What it is and why it is genuinely worth the trip
The Genoa Science Festival is not a niche event for specialists. It is one of those rare events that manages to bring together nuclear physicists and primary school children, Nobel laureates and secondary school teachers, university researchers and curious pensioners — all in the same room, facing the same questions, with the same sense of wonder. This is why it has become, over the twenty years since its founding in 2003, one of the most important science events in Europe for the general public. Not the most technical. The most human.
The 24th edition in 2026 has "Perspectives" as its theme — a word that in the language of science carries multiple meanings: the observer's point of view, the future trajectories of research, the change of scale that transforms a local phenomenon into a global problem. It is the kind of theme that works equally well for a cosmology lecture and a children's optics workshop: the festival knows how to build this continuity without making it trivial.

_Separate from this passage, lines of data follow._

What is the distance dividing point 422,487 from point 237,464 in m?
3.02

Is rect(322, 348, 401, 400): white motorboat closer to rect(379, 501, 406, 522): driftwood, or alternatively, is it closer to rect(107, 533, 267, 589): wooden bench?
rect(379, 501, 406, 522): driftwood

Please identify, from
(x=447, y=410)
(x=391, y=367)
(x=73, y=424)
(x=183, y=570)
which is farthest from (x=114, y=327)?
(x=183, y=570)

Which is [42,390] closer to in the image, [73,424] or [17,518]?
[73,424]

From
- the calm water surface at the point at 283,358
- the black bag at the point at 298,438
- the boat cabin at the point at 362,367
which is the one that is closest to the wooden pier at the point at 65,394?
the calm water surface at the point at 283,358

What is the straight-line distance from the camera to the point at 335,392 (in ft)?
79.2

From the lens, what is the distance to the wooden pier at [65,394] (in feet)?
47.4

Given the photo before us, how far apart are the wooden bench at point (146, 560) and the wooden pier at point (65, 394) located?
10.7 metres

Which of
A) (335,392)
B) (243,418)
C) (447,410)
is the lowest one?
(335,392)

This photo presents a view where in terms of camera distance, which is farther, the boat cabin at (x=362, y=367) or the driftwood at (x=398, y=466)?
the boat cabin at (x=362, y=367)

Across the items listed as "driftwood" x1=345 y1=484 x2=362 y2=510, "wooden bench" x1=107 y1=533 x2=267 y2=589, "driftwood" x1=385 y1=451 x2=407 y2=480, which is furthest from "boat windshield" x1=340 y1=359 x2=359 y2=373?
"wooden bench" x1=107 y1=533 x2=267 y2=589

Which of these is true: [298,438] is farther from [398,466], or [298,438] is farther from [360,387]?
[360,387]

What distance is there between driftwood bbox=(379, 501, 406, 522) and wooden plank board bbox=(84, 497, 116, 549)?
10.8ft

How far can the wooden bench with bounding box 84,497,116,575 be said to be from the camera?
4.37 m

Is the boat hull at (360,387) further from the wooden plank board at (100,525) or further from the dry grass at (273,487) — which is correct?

The programme is a complex organism: over 300 events spread across ten days, in more than 50 different spaces throughout the city. The main venues are the Palazzo Ducale and the Palazzo della Borsa in the heart of Genoa's historic centre, but the festival does not stop there. Neighbourhood libraries, university courtyards, squares, theatres — all of Genoa becomes an open laboratory. This means that each day at the festival is unpredictable in the best sense: you can walk into a room to hear a world-famous scientist and find, in the room next door, a group of middle-schoolers building a robot with Lego.
Among the 300 speakers featured in recent editions are names such as Carlo Rovelli, Elena Cattaneo, Enrico Giovannini, Barbara Mazzolai and Lisa Randall — people who in their working lives do real research and who at the festival pause to explain why that research changes the way we look at the world. This is not dumbed-down science communication: it is science told by those who live it, with the clarity of someone who knows they have an audience that is curious but not specialised.
For families with children, the Genoa Science Festival is one of Italy's most valuable and intelligent events. The hands-on workshops are designed for different age groups and must be booked — it is strongly advisable to do so in advance, as they fill up quickly. A six-year-old can experience the effect of a Fresnel lens firsthand. A fourteen-year-old can take part in a simulated space mission. A forty-year-old adult can sit in silence for twenty minutes listening to a cosmologist explain why the universe has no centre. All real, verifiable year after year in the festival programme.
How to organise your festival days
With 300 events over 10 days, selection is essential. The practical advice is to read the programme before you travel and identify 4–6 must-see events for each day, leaving room for happy surprises. Main talks at the Palazzo Ducale typically last 60–90 minutes; workshops are booked online. Mornings are ideal for children's workshops; afternoons and evenings are the best time for talks and encounters with researchers. Those staying in Rapallo can choose to go to Genoa every day or alternate with days on the Riviera, with total flexibility.